## Your task
A word-for-word copy of the records is needed, with every picture left out.
▬▬▬
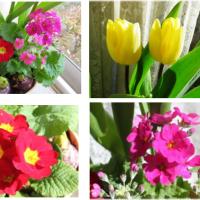 春の花「寄せ植え」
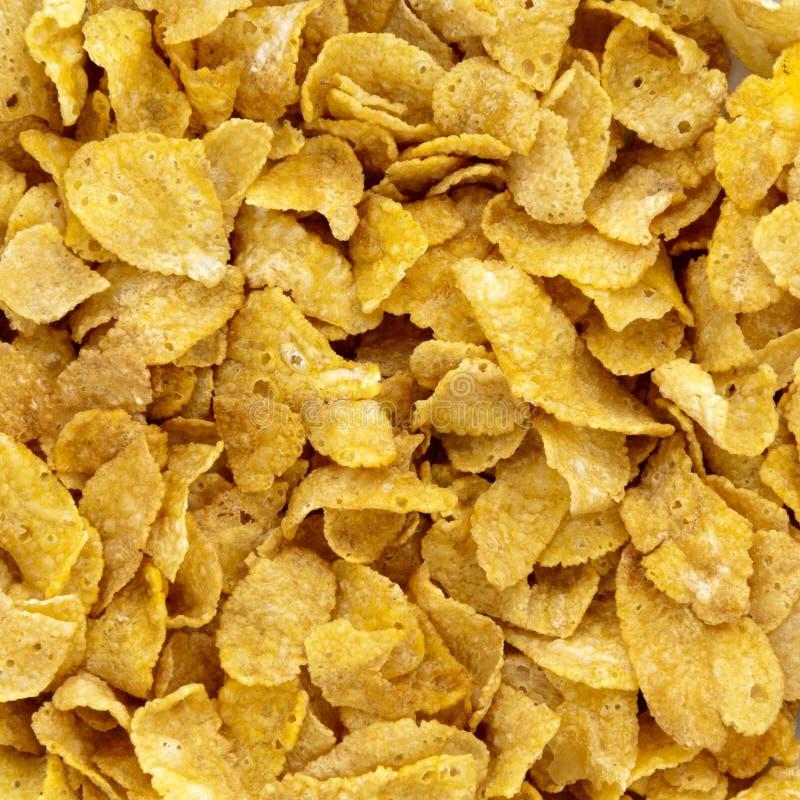 cornflakes zdjęcie royalty free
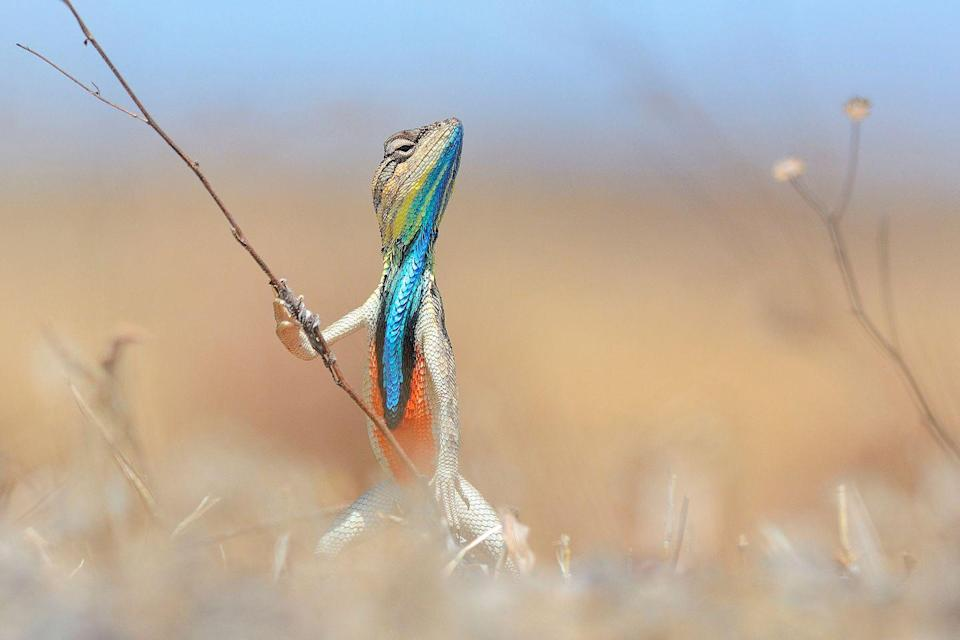 <p>This lizard holds the record for reptile pole vaulting. Fun fact. </p>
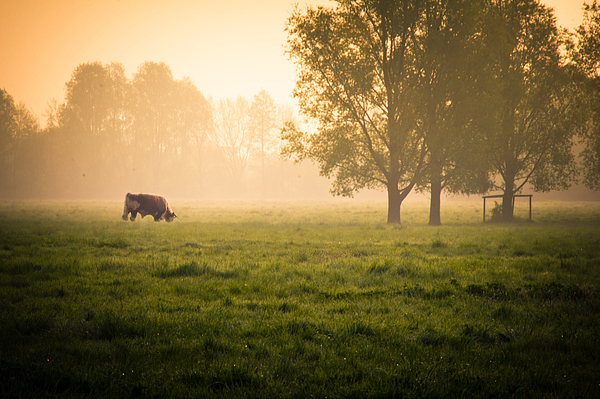 Cow grazing in field Photograph by Elodie Giuge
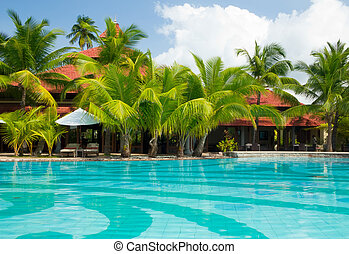 Swimming pool with palm trees - Cristal clear swimming pool...
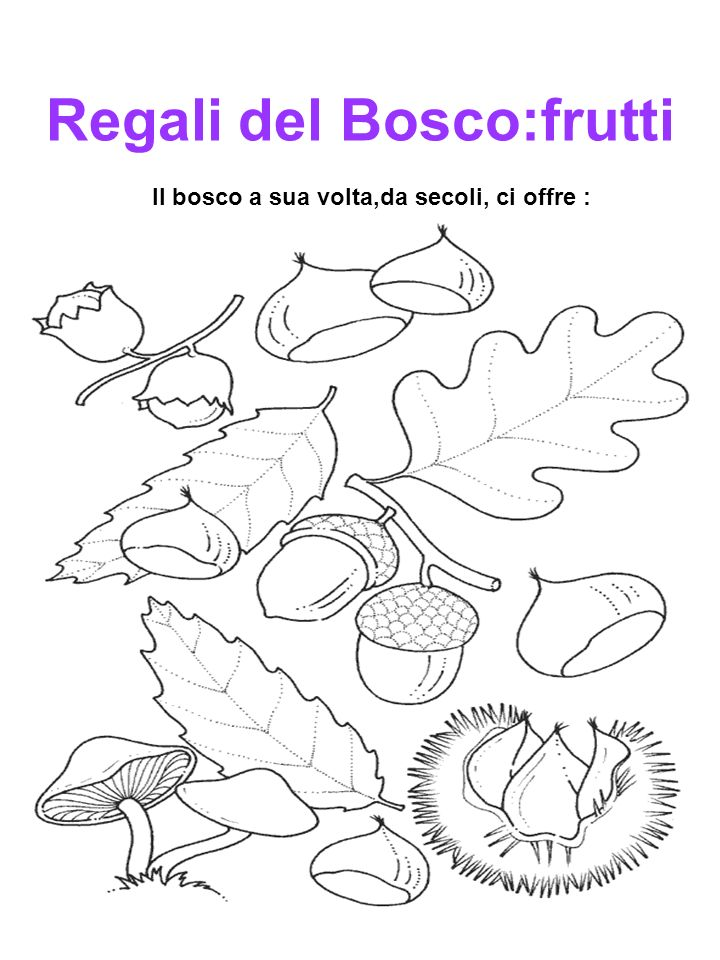 Regali del Bosco:frutti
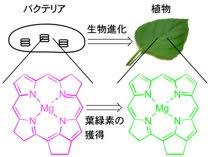 植物の祖先の色素をタンパク質に結合した状態で葉緑素に変換することに成功~光合成生物の増産に期待~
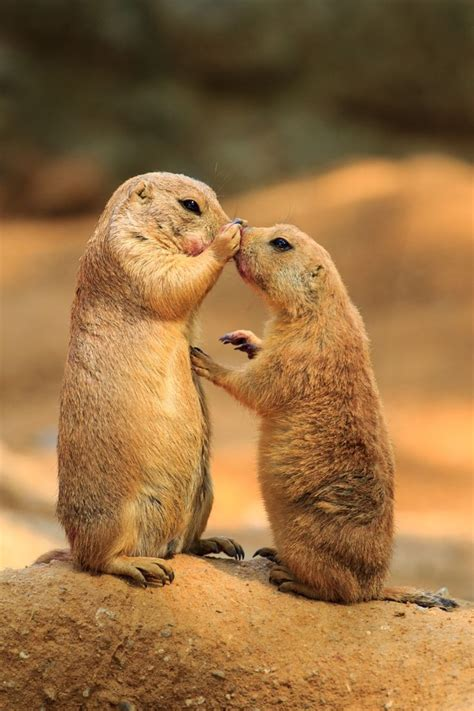 Best 25  Prairie dogs ideas on Pinterest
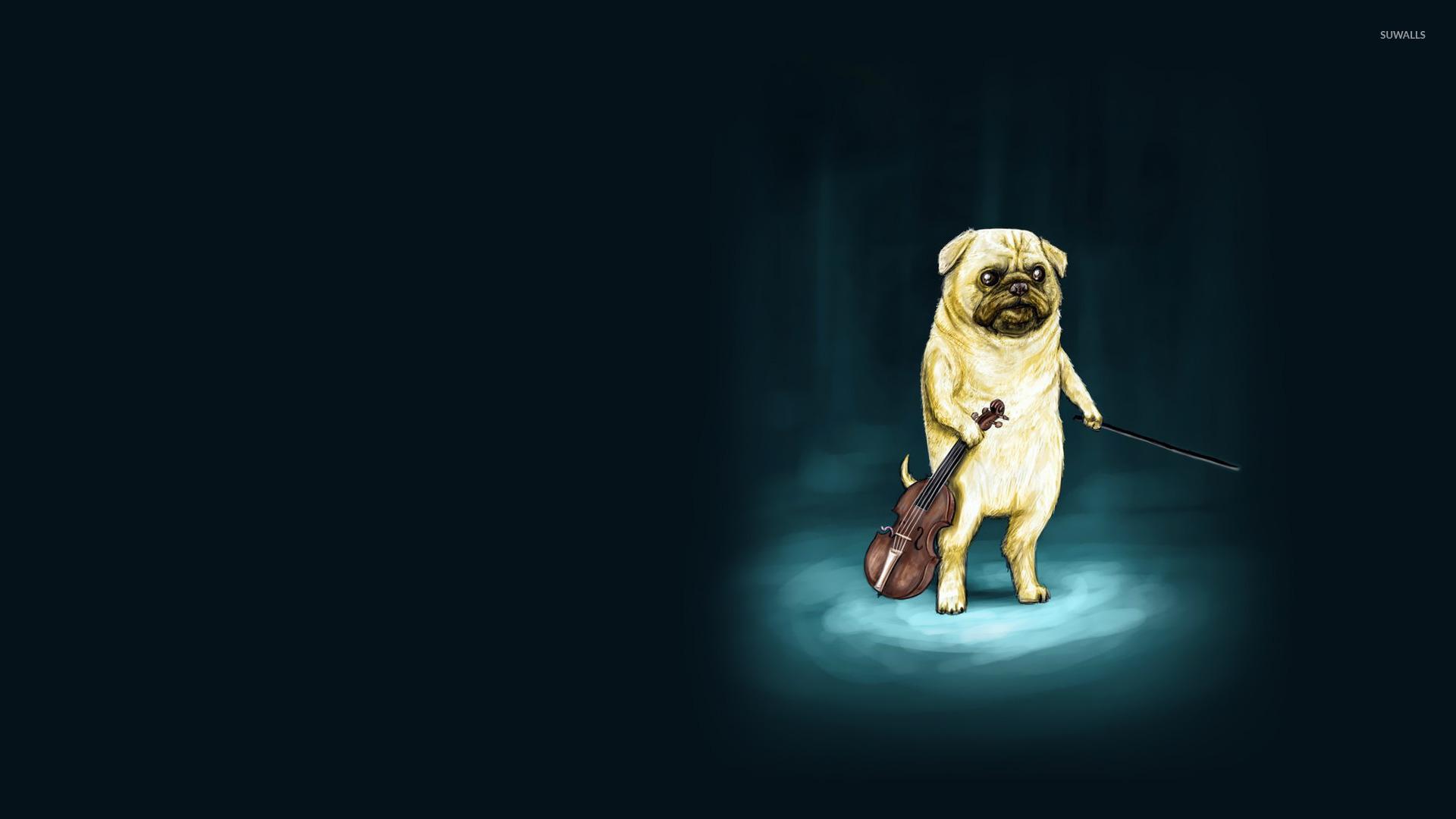 Download Pug Dog Hd Wallpaper Gallery: Violino Wallpaper HD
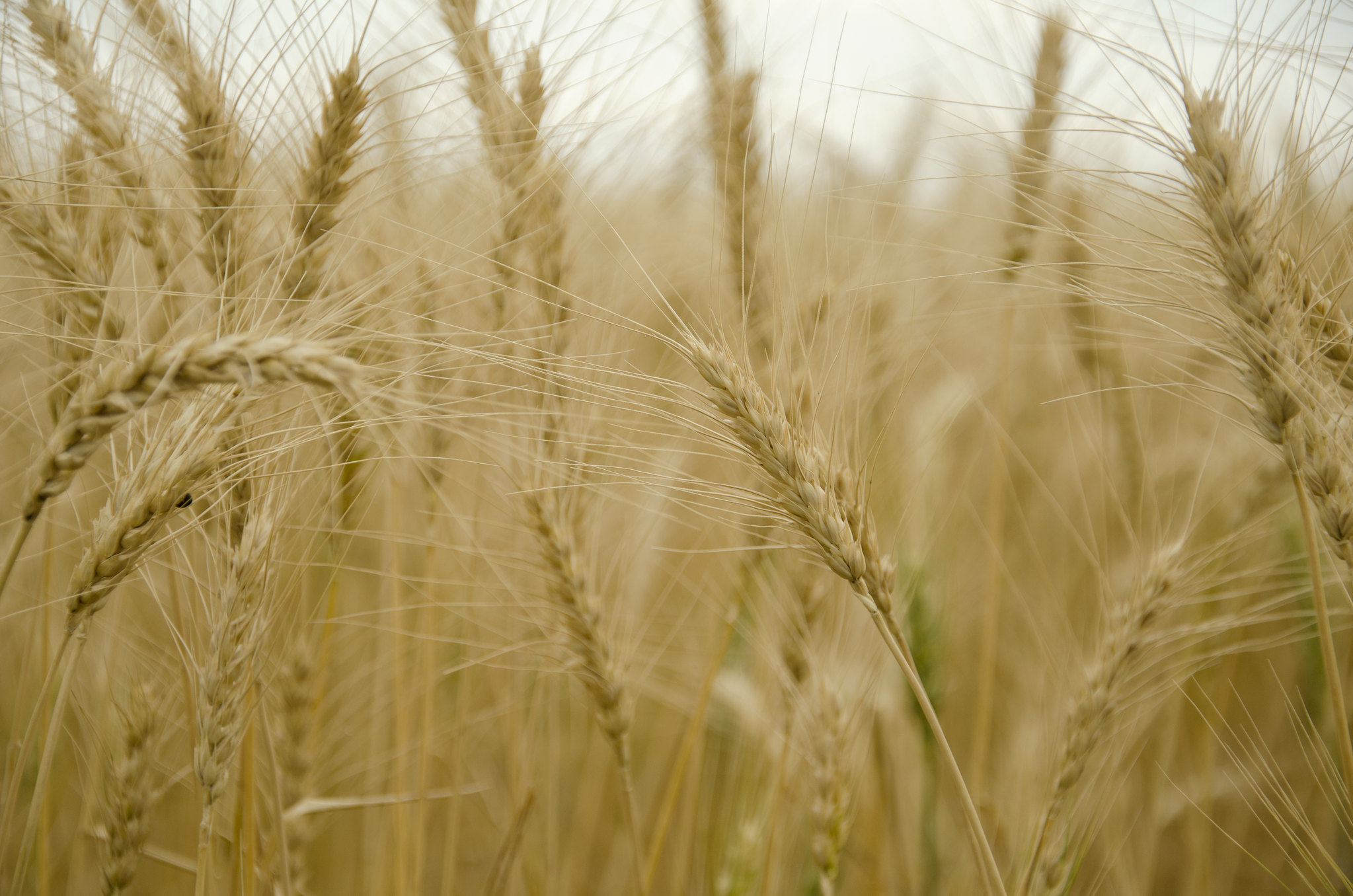 A photograph of strands of wheat.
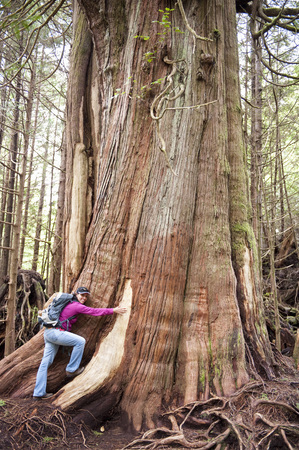 adventuresome: Woman hugging giant cedar,Tofino,BC,Canada LANG_EVOIMAGES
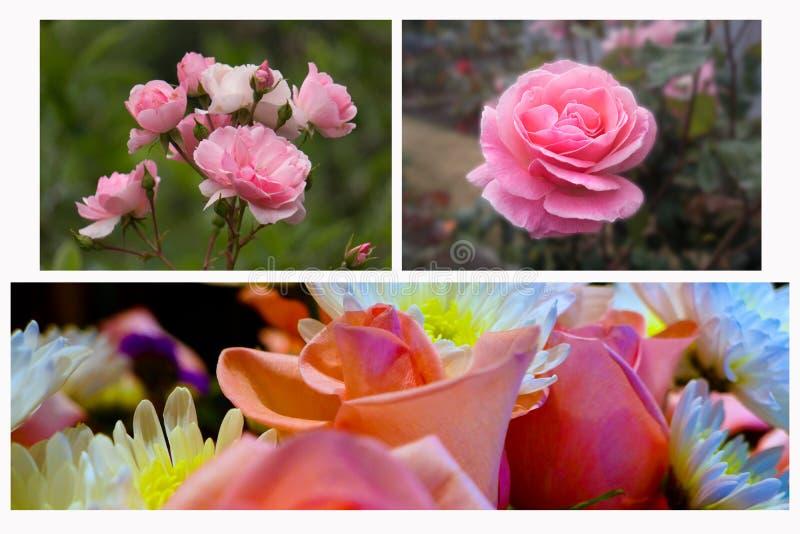 Rosas do jardim da colagem horizontais fotos de stock royalty free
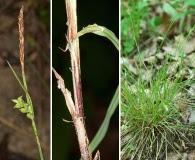 Carex gracilescens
▬▬▬
## Written answer
 春の花「寄せ植え」
 cornflakes zdjęcie royalty free
 <p>This lizard holds the record for reptile pole vaulting. Fun fact. </p>
 Cow grazing in field Photograph by Elodie Giuge
 Swimming pool with palm trees - Cristal clear swimming pool...
 Regali del Bosco:frutti
 植物の祖先の色素をタンパク質に結合した状態で葉緑素に変換することに成功~光合成生物の増産に期待~
 Best 25  Prairie dogs ideas on Pinterest
 Download Pug Dog Hd Wallpaper Gallery: Violino Wallpaper HD
 A photograph of strands of wheat.
 adventuresome: Woman hugging giant cedar,Tofino,BC,Canada LANG_EVOIMAGES
 Rosas do jardim da colagem horizontais fotos de stock royalty free
 Carex gracilescens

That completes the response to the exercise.